-- BEGIN Provided material --
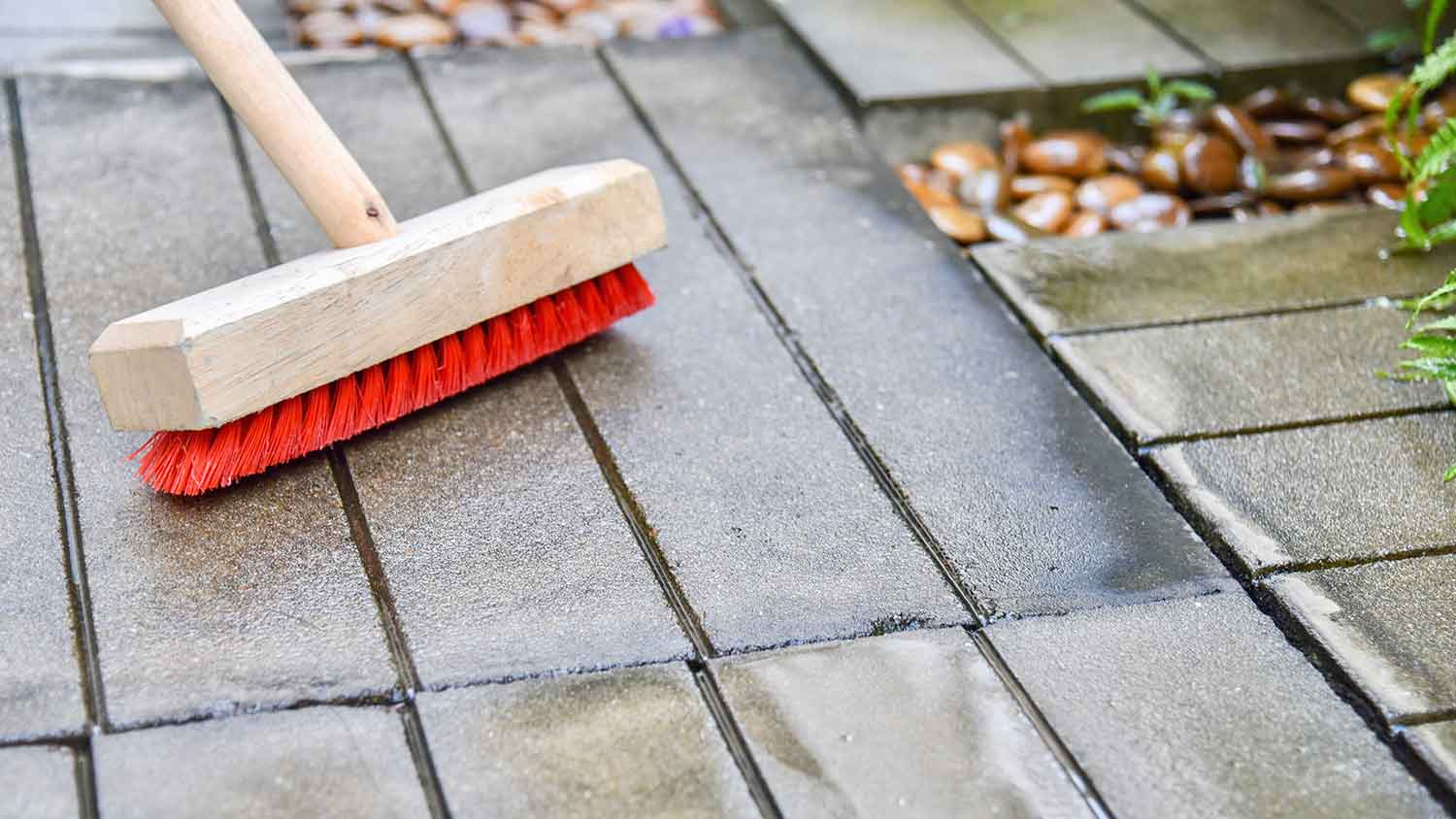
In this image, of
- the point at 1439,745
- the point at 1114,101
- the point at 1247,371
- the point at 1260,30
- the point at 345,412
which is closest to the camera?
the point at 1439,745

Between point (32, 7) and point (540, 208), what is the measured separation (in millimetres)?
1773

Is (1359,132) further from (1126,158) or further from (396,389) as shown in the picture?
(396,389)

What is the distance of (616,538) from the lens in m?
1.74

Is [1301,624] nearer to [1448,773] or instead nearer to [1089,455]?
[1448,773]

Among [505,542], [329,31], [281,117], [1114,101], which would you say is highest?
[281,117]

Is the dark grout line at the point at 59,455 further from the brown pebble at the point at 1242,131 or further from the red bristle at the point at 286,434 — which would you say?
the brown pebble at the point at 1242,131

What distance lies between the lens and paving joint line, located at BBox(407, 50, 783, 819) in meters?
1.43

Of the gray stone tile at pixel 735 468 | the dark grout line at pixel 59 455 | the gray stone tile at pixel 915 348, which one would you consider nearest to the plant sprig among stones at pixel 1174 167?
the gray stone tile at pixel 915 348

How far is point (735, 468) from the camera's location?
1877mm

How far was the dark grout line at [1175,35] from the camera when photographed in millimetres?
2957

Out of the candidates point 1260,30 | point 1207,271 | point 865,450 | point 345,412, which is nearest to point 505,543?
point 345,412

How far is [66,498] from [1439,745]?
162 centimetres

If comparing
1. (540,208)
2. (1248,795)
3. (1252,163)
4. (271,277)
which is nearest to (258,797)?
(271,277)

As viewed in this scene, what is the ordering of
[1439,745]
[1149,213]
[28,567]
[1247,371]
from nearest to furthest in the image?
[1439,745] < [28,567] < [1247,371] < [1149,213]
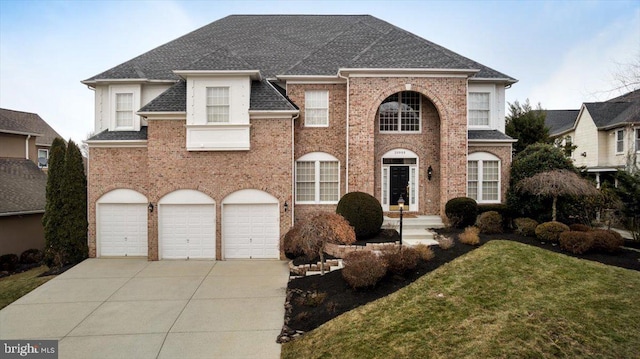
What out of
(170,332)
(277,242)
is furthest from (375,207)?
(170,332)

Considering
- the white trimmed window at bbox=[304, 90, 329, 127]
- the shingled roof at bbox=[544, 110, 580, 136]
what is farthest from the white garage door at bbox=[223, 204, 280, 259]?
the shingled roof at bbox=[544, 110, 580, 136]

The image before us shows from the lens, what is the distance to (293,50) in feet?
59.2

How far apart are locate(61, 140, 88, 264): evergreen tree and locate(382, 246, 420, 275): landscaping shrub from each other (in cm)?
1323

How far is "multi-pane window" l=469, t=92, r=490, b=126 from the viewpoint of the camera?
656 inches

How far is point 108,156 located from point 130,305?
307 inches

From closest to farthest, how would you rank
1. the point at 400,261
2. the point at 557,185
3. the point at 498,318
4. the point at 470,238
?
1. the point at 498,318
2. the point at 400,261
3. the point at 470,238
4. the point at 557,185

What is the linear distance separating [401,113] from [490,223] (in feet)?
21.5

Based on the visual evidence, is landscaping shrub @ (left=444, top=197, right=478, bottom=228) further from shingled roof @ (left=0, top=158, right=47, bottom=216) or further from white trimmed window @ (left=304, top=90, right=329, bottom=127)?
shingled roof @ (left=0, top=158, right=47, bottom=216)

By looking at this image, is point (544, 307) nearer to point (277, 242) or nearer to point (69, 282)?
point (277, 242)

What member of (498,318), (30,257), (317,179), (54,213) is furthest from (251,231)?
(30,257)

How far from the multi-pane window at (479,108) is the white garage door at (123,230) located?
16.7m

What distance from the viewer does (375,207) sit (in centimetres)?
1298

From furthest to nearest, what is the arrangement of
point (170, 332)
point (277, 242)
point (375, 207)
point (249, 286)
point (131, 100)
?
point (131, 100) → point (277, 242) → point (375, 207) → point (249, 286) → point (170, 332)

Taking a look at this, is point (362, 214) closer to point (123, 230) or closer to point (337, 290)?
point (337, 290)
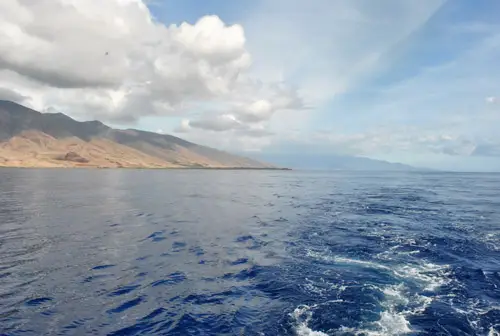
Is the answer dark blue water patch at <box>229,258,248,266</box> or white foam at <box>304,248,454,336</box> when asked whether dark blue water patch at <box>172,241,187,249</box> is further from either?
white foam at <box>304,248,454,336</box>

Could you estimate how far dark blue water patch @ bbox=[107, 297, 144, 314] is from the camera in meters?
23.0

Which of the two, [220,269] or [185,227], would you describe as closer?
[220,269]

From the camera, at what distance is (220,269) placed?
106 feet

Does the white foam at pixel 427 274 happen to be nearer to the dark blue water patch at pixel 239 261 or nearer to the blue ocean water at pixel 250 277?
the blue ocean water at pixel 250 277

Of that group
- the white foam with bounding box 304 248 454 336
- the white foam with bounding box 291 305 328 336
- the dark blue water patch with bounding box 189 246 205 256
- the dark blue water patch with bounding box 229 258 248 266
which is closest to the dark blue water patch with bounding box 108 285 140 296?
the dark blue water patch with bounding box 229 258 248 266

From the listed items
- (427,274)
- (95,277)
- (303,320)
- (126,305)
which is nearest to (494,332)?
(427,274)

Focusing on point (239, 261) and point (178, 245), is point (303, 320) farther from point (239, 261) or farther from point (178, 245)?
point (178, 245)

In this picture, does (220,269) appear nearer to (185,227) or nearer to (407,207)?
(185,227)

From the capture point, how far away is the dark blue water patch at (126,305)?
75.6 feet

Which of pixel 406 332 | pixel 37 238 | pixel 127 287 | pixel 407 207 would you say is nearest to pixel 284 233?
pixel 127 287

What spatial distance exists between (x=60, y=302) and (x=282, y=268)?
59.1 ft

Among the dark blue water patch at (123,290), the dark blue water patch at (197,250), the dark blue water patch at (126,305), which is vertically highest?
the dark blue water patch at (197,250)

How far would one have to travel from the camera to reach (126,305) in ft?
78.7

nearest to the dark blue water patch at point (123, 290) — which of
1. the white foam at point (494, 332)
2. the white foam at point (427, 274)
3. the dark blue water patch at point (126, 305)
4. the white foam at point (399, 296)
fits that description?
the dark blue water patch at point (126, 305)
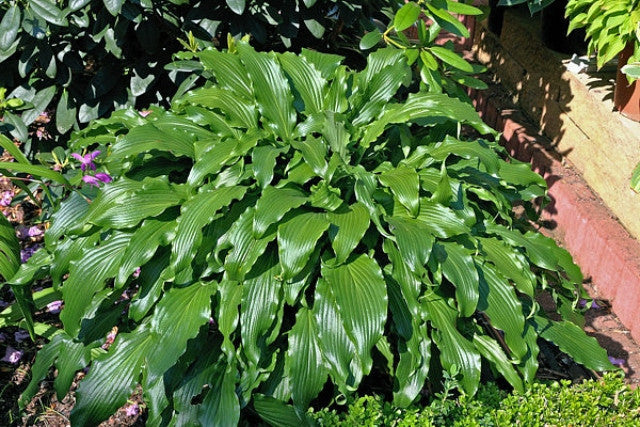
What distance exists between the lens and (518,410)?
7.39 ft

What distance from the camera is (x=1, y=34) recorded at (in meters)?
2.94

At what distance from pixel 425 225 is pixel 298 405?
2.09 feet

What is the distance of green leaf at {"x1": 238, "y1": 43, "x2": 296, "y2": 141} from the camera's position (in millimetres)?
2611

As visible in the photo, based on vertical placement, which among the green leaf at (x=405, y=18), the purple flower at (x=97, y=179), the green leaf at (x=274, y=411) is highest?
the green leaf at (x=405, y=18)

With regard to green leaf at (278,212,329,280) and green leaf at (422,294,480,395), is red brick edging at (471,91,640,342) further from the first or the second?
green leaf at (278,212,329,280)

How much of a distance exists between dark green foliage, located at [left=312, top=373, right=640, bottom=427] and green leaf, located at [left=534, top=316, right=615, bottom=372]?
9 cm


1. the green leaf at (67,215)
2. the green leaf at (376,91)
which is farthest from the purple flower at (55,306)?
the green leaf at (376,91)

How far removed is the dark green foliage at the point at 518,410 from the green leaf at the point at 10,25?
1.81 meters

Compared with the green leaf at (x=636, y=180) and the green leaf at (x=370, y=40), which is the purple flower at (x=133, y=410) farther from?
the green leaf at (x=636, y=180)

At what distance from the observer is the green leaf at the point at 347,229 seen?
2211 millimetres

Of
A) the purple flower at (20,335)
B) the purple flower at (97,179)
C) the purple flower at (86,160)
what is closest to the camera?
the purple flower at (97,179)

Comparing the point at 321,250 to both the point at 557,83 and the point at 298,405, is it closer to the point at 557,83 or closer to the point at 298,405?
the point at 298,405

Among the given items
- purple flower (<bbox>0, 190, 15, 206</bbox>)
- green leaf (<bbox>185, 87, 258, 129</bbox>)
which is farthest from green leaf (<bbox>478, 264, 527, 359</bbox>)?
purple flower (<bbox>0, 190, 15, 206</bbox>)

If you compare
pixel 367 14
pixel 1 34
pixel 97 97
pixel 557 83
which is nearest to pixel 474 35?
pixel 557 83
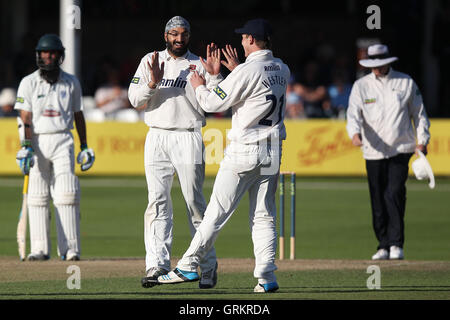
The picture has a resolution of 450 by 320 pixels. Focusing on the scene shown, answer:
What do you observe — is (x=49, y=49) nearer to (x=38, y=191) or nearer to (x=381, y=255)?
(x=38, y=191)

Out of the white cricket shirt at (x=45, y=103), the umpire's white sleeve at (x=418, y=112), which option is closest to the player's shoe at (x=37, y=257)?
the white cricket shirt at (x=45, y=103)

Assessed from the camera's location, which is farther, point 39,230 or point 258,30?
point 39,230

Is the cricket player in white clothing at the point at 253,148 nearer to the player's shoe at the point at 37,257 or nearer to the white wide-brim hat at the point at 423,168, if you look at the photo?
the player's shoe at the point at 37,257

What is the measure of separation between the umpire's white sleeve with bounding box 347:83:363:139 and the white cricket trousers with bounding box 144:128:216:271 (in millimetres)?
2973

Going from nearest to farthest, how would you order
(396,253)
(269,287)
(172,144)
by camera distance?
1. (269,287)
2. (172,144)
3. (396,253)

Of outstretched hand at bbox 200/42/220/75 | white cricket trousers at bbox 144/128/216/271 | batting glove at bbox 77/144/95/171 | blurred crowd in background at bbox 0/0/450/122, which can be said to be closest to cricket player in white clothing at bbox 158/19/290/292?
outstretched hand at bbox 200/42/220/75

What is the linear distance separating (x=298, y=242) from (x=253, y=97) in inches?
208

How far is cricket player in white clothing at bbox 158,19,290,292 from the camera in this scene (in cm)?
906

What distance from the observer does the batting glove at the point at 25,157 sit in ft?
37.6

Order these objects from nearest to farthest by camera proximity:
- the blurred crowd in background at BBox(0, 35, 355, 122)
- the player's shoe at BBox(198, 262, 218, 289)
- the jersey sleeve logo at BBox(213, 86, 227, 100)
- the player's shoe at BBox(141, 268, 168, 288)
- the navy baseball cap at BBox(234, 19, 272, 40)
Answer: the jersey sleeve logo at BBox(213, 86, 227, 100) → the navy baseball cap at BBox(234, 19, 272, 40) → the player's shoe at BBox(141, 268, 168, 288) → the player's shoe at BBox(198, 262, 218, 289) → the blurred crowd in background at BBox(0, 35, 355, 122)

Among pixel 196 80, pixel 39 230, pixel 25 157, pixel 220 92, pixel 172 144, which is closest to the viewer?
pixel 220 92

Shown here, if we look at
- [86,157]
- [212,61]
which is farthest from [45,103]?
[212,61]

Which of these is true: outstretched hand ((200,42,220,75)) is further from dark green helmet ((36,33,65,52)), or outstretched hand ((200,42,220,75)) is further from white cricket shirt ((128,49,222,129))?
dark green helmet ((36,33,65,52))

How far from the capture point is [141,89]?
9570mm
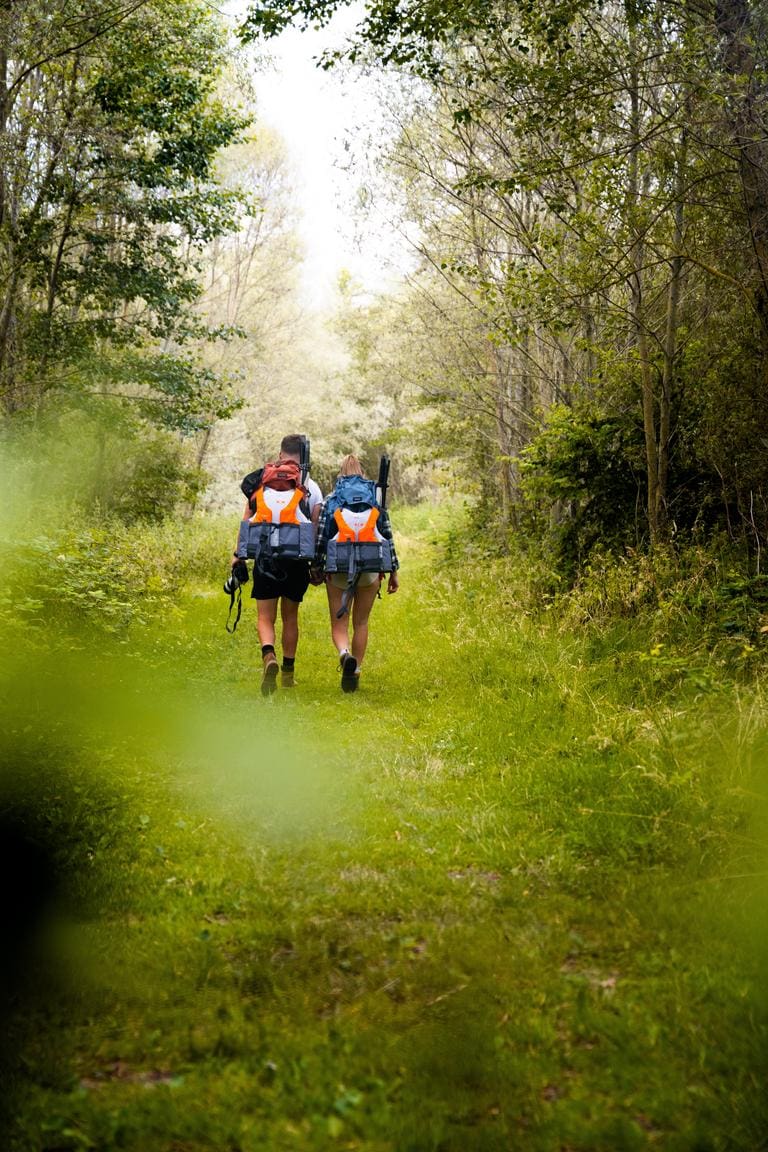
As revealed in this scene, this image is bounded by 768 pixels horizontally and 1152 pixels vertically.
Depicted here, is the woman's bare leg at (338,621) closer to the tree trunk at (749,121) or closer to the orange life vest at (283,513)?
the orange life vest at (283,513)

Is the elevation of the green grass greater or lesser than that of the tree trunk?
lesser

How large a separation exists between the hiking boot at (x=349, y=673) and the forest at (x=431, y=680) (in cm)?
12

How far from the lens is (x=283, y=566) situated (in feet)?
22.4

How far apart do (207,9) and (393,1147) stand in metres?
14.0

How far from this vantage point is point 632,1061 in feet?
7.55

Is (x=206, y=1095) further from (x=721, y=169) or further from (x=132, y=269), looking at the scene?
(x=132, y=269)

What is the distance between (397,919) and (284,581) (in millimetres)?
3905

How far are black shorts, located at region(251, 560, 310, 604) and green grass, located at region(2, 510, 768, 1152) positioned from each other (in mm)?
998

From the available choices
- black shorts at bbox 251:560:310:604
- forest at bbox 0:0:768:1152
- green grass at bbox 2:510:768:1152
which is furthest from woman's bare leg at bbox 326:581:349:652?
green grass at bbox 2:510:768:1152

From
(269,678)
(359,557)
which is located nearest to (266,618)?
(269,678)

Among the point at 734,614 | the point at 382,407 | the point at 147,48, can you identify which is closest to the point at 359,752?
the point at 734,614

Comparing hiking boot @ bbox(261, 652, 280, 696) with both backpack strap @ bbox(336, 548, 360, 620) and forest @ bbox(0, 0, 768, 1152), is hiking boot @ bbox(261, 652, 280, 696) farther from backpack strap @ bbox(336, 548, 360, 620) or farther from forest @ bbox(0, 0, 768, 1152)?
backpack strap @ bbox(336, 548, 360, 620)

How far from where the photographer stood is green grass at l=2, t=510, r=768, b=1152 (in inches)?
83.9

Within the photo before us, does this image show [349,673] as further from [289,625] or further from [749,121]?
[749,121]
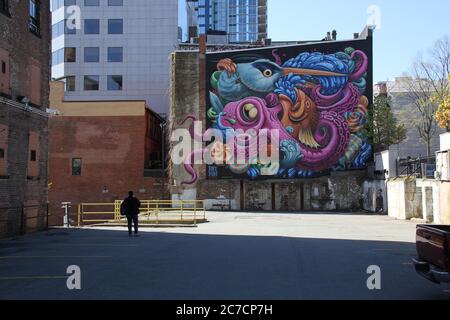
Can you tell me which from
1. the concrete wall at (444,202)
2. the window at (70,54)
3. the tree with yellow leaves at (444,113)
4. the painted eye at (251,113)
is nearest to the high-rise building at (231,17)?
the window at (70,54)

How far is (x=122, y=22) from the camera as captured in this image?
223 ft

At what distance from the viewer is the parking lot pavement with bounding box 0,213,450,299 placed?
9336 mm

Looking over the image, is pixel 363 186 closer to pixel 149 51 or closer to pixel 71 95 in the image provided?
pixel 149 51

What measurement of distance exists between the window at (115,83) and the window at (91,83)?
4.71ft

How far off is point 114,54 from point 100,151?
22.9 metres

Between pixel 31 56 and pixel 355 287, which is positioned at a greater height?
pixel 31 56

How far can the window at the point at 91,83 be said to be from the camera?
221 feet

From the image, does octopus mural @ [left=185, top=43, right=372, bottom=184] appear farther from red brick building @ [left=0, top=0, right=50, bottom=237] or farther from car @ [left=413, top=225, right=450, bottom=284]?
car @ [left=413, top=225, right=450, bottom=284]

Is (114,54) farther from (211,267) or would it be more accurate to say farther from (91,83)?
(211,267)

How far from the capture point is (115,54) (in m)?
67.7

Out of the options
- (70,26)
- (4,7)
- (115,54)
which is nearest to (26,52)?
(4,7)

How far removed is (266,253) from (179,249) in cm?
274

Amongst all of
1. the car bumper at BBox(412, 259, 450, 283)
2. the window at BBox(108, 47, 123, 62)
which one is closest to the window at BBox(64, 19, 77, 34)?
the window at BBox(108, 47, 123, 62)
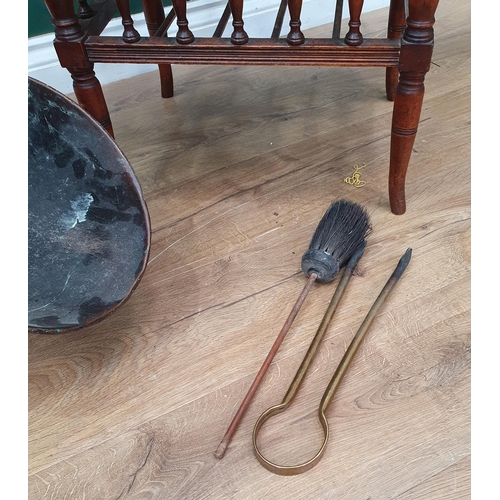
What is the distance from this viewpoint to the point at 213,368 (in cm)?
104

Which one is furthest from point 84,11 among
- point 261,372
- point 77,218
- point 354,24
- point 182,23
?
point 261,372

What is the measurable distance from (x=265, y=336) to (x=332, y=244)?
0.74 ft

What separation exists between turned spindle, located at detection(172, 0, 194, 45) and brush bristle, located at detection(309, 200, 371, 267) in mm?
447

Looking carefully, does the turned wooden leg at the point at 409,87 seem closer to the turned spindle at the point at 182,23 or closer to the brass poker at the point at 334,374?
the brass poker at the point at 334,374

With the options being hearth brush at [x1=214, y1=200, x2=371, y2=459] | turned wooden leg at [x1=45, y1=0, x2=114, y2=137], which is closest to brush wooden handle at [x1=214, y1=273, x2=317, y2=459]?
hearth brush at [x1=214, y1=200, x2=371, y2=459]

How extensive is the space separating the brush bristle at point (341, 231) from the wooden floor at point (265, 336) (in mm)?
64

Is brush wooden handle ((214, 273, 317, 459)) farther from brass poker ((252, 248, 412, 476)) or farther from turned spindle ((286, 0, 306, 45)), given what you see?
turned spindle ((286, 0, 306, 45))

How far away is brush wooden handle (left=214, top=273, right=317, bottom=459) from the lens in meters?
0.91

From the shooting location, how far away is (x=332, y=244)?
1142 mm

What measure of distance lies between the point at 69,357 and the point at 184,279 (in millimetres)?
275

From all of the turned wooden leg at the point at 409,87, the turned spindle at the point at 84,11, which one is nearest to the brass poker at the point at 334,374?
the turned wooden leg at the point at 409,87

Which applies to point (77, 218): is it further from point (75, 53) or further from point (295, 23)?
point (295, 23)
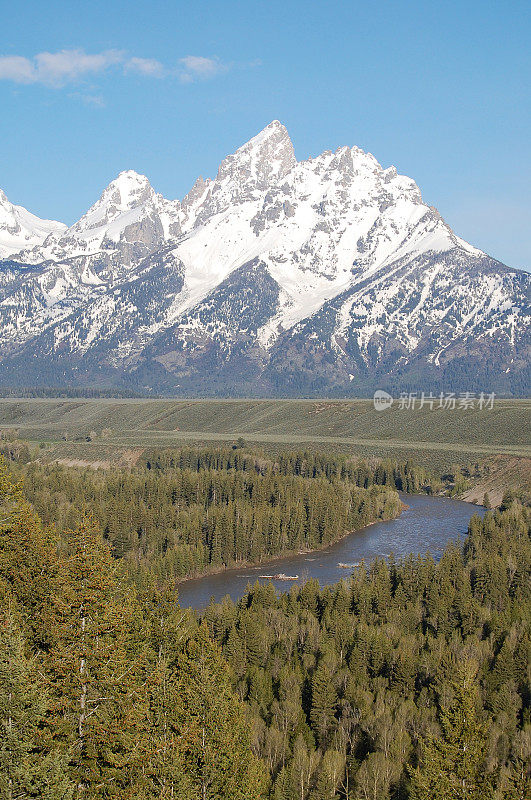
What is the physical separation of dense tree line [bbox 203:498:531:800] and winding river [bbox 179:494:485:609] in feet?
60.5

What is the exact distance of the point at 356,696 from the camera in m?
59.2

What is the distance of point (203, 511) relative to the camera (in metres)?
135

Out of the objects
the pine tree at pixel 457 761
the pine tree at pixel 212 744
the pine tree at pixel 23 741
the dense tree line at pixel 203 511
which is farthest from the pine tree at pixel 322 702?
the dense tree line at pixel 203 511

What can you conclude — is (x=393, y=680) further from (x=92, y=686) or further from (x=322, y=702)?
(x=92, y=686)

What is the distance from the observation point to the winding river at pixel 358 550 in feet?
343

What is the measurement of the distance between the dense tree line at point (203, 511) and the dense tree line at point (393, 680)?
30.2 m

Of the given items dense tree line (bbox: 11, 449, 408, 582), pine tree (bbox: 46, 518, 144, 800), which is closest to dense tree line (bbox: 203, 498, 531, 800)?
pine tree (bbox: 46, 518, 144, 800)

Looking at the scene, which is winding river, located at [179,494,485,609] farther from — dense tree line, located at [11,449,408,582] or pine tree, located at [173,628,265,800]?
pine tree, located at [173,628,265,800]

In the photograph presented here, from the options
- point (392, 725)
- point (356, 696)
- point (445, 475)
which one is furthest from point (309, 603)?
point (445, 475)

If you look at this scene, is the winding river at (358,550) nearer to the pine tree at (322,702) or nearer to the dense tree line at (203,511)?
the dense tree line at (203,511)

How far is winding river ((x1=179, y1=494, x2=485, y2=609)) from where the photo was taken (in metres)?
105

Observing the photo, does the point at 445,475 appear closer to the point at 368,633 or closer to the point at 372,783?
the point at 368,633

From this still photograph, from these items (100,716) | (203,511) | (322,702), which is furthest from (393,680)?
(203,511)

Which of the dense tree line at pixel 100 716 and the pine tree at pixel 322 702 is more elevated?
-- END Provided material --
#### The exercise
Reproduce verbatim the stretch of the material from the line containing "What is the linear distance separating (x=298, y=242)" through the line containing "Answer: the jersey", including both of those lines.

#### Solution to this exercise
What is the linear distance separating (x=298, y=242) from (x=253, y=97) in inches?
208

How far is cricket player in white clothing at bbox 158,19,290,292 from the camera in this scene (in cm)?
906

What distance from the observer does the batting glove at the point at 25,157 sit in ft?
37.6

Order these objects from nearest to farthest by camera proximity:
- the blurred crowd in background at BBox(0, 35, 355, 122)
- the player's shoe at BBox(198, 262, 218, 289)
- the jersey sleeve logo at BBox(213, 86, 227, 100)
- the player's shoe at BBox(141, 268, 168, 288)
- the navy baseball cap at BBox(234, 19, 272, 40)
Answer: the jersey sleeve logo at BBox(213, 86, 227, 100) → the navy baseball cap at BBox(234, 19, 272, 40) → the player's shoe at BBox(141, 268, 168, 288) → the player's shoe at BBox(198, 262, 218, 289) → the blurred crowd in background at BBox(0, 35, 355, 122)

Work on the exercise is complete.